Prix du Meilleur ministre des Finances de la région Afrique : POUR CHARLES KOFFI DIBY, CE PRIX PERMET DE REGARDER LA COTE D’IVOIRE AUTREMENT
Monsieur le ministre de l’Economie et des Finances, vous avez été reçu en audience par le Premier ministre Guillaume Soro. Quel était l’objet de cette audience ?
Je suis venu remettre à M. le Premier ministre le prix qui a été décerné à la Côte d’Ivoire par le magazine The Bankers appartenant au Financial Times. Nous sommes allés à Londres prendre ce prix, au nom de la Côte d’Ivoire. Et donc, nous pensons que la première des choses à faire, c’est de venir remettre ce prix à nos autorités. Parce que ce prix honore grandement notre pays. Nous avons remis le prix à M. le Premier ministre, qui se chargera justement de prendre contact avec M. le Président de la République afin que ce prix lui soit remis définitivement.
Nous avons reçu les félicitations de M. le Premier ministre et nous avons cru bon aussi de lui présenter l’équipe qui a fait le travail. Nous sommes venus avec le Directeur général des Impôts, qui était avec nous également à Londres, le Directeur de cabinet adjoint du Premier ministre, ici présent, n’a pas pu effectuer le déplacement. Mais, c’est tous ensemble que nous avons remis le prix au Premier ministre. C’est un prix pour la Côte d’Ivoire. C’est la première fois qu’un pays d’Afrique francophone reçoit ce prix.
Pour la majorité des Ivoiriens, que devons-nous comprendre à travers un tel prix en période de crise?
Les Ivoiriens doivent savoir que The Financial Times est un organe de presse très écouté et très lu dans le monde entier des finances. The Bankers existe depuis 1926. Et depuis un certain nombre d’années, il essaie de primer les ministres des Finances par continent et les gouverneurs des Banques centrales et certains banquiers.

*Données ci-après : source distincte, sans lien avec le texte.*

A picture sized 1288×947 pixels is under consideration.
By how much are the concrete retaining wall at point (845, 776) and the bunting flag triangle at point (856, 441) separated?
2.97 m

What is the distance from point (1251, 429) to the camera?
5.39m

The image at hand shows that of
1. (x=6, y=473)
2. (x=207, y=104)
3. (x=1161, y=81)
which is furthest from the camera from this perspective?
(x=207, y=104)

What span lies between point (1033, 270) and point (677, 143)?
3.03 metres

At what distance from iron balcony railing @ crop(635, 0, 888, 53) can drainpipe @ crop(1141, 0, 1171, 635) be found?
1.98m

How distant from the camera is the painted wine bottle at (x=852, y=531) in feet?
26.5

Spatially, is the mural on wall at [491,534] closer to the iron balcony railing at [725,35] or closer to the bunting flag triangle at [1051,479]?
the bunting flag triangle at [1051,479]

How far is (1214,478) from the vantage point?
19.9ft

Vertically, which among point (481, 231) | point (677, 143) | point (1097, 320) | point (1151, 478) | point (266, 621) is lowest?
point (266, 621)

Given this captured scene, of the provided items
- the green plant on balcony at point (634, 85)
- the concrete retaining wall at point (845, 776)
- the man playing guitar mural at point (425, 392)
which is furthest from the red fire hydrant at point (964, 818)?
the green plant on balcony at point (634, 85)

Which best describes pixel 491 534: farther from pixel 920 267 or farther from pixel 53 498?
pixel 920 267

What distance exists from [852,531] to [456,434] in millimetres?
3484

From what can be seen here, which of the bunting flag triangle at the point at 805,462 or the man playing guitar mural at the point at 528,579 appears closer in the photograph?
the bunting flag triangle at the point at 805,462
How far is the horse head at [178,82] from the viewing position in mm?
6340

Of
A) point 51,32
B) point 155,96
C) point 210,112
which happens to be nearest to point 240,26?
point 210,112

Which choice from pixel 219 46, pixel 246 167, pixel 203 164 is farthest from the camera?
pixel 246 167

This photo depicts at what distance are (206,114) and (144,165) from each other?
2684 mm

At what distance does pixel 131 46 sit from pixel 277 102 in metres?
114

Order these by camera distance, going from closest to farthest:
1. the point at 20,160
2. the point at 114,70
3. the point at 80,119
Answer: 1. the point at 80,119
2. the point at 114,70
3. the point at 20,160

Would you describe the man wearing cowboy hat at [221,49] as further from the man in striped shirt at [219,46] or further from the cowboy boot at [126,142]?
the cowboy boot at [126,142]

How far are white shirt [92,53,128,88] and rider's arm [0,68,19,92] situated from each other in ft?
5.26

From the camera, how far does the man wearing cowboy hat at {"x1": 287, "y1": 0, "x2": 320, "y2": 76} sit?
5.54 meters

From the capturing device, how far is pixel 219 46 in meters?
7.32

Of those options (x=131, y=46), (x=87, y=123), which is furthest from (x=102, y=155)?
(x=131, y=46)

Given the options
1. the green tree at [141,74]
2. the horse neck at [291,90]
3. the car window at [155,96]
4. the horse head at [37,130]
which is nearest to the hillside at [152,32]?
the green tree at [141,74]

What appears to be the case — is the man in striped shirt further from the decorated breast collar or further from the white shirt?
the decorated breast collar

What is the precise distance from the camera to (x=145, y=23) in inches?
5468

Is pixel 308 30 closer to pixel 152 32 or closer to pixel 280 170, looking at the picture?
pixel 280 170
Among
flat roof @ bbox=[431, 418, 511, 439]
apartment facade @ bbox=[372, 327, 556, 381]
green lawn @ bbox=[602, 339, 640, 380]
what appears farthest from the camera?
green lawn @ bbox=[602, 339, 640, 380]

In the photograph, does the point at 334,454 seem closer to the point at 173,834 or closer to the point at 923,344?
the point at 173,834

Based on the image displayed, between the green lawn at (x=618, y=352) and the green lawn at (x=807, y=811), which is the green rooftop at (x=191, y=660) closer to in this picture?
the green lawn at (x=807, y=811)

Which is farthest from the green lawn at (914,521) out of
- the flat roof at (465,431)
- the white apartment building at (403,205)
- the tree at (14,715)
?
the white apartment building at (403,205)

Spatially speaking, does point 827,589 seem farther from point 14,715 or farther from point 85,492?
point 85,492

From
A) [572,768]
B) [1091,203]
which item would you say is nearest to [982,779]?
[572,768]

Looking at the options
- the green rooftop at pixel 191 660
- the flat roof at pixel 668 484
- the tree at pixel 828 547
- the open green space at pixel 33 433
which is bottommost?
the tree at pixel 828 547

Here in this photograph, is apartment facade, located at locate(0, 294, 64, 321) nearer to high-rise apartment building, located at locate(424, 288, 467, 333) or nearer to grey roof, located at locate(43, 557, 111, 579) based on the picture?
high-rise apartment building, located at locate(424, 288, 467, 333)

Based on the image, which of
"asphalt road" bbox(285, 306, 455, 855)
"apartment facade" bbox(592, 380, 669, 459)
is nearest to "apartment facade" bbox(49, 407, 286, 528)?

Cette année, l’honneur est revenu à la Côte d’Ivoire de rempoter ce prix. Et, j’avoue que je n’ai pas compéti à quoi que ce soit. Ils ont observé et remarqué que la Côte d’Ivoire a fait beaucoup d’efforts en matière de gestion, surtout dans une situation aussi difficile pour le pays. Mais aussi dans l’environnement international aussi difficile, où la Côte d’Ivoire a obtenu de très bons résultats. Je pense que ce prix encourage la Côte d’Ivoire et permet au monde financier international de regarder autrement la Côte d’Ivoire. C’est-à-dire de la regarder positivement. C’est important pour notre pays. C’est pour cela que nous sommes fiers d’avoir remis ce prix à M. le Premier ministre, parce que c’est un prix qui rejaillit sur l’ensemble des Ivoiriens.
Que les Ivoiriens sachent que le prix n’appartient pas à Diby Koffi, il appartient à l’ensemble des Ivoiriens surtout à notre pays qui, désormais, sera regardé autrement.
Au-là de ce satisfecit, que peut-on attendre des finances ivoiriennes pour cette année 2010 ?
Les finances ivoiriennes se portent bien quand même, elles peuvent se porter mieux. C’est pour cela que nous avons enclenché tout un ensemble de réformes que nous sommes en train de poursuivre. Le Premier ministre nous encourage à le faire, le Président de la République également suit l’ensemble de ces travaux de près. Une chose est certaine, c’est que nous terminerons l’année avec des finances publiques bien gérées. La preuve, nous n’avons pas un déficit criard, par rapport aux autres pays de notre union. Nous sommes à deux points seulement du PIB, alors qu’ailleurs, ils sont à 14, 16 points. Et nous ferons en sorte que justement, nous puissions régler à bonne date, l’ensemble des dettes de l’Etat surtout la dette intérieur. Et nous y travaillons.